The fifteenth of June, we had built and finished our Fort, which was triangle wise: having three Bulwarkes at every corner, like a halfe Moone, and four or five pieces of Artillerie mounted in them.

—George Percy

After English settlers arrived on Jamestown Island in 1607, they built a fort to protect themselves from the nearby Powhatan Indians. However, by the 1620s, the fort had fallen into disrepair and by the end of the century, the island became a tobacco plantation. Most of the fort’s remaining buildings were torn down in 1861 by the Confederate army to build an earthen fort during the Civil War. By the turn of the century, the only 17th-century structure above land was the church tower.

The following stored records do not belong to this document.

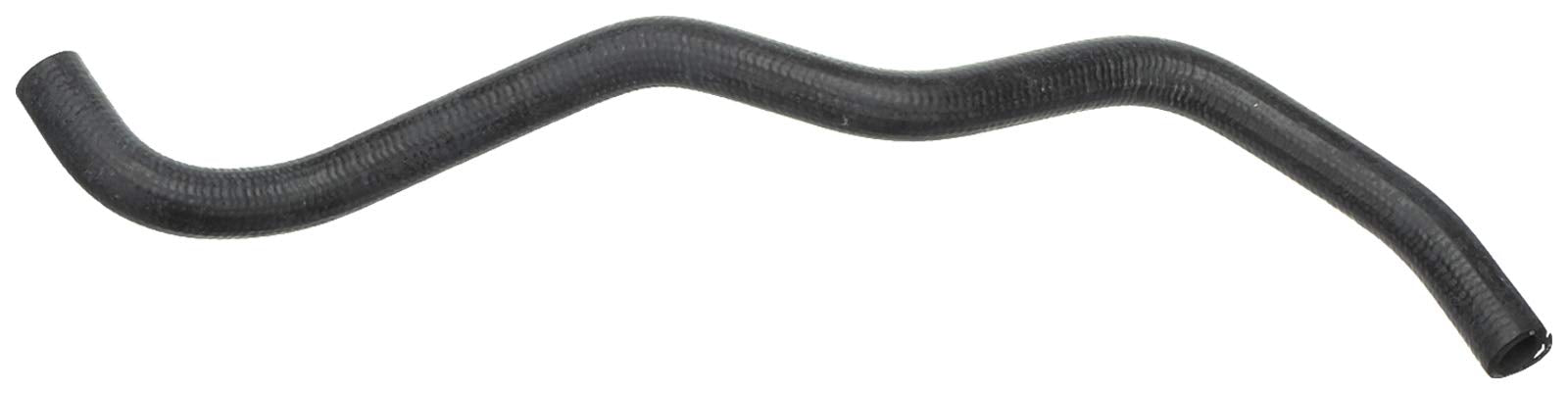 Coolant Hose Gates 19577
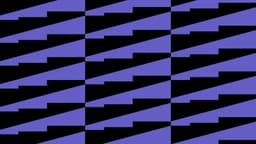 Brand Identity for Progress Outdoor Eyewear - thumbnail 7
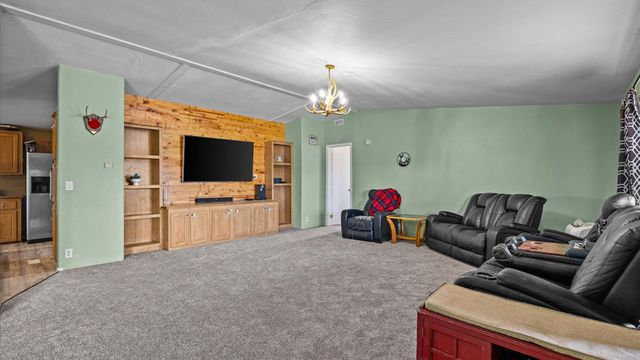 110 Blair Road, Whitewater, CO 81527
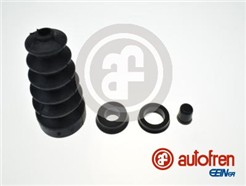 AUTOFREN SEINSA D3618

The fort changed over time not only due to changing needs of the people who lived there, but also due to erosion. In 1837, there were already accounts claiming that the fort was submerged in the James River, and many thought that whole fort had been lost to erosion. To halt erosion and protect what was left, a seawall was constructed in 1900. By then, most people assumed that the site of the 1607-2624 fort had been washed away.

Sixty-three years later, Dr. William Kelso's visit to Jamestown as a graduate student started him down a path to challenge that theory. He thought that the church tower was actually built at the center of the original fort, based on an account from the colony secretary William Strachey who wrote that “a pretty chapel” stood “in the middest” of the fort. Kelso figured that any later church would have been built on or near the site of the original church since the colonists saw that ground as sacred. He and other archaeologists took a second look at artifacts, notes and findings from researchers before them and came to a different conclusion: the footprint of the fort was still on land.

In 1994, after 10 years of negotiating with Preservation Virginia, Kelso and his team were able to begin a digging project to find the site of the fort. Digging began at a site between the church tower and James River, and within three years the team found enough evidence to prove that the original fort site was not completely lost to erosion, as had been previously thought. After more than two decades of exploration, the team unearthed the trenches used to support the walls of the fort, outlines of buildings inside the fort and more than two million artifacts that teach us about the people who lived in and around the fort.